São João Gualberto era oriundo de uma família rica e nobre, estabelecida em Florença. Fora cuidadosamente educado nas máximas da piedade e do conhecimento das letras. Mal tinha entrado no mundo, tomou-lhe logo o espírito gosto pelas vaidades. Ele estaria perdido se não fosse um fato, que o poderia perder de verdade. Seu irmão único fora assassinado por um gentil-homem; João, incitado ainda por seu pai, resolveu vingar-lhe a morte.
Numa sexta-feira santa, voltando do campo com alguns homens armados, encontrou o gentil-homem numa passagem estreita onde não podia voltar, nem de um lado nem de outro.
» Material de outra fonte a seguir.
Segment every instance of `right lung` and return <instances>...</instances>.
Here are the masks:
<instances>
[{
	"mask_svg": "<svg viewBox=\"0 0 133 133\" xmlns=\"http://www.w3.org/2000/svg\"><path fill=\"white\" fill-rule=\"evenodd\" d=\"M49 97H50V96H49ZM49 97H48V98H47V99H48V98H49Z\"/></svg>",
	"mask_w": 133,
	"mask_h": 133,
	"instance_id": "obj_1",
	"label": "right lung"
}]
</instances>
A presença do inimigo acendeu-lhe a vingança; saca da espada para lhe atravessar o corpo, mas o outro se lhe atira aos pés e, de braços abertos, em forma de cruz, roga-lhe, pela Paixão de Jesus Cristo, cuja memória se celebrava naquele mesmo dia, que não lhe tire a vida. João Gualberto sentiu-se tocado até o fundo da alma. Estende a mão ao assassino do irmão e diz-lhe com doçura: Não vos posso recusar o que me pedis em nome de Jesus Cristo. Concedo-vos não somente à vida, mas até mesmo minha amizade. Rogai a deus que me perdoe o pecado. Abraçaram-se e separaram-se.
João continuando o caminho a uma igreja: entra, reza com fervor extraordinário diante de um crucifixo, que vê inclinar distintamente a cabeça, como para lhe agradecer a misericórdia de que acabava de usar, por amor dele. Profundamente comovido por aquilo que via, Gualberto, pôs-se a pensar de que maneira poderia melhor agradecer a Deus; pois, dizia a si mesmo, que recompensa receberei do céu, se servir fielmente o Senhor, ele que, pelo pouco que acabo de fazer, me recompensa com tão grande milagre?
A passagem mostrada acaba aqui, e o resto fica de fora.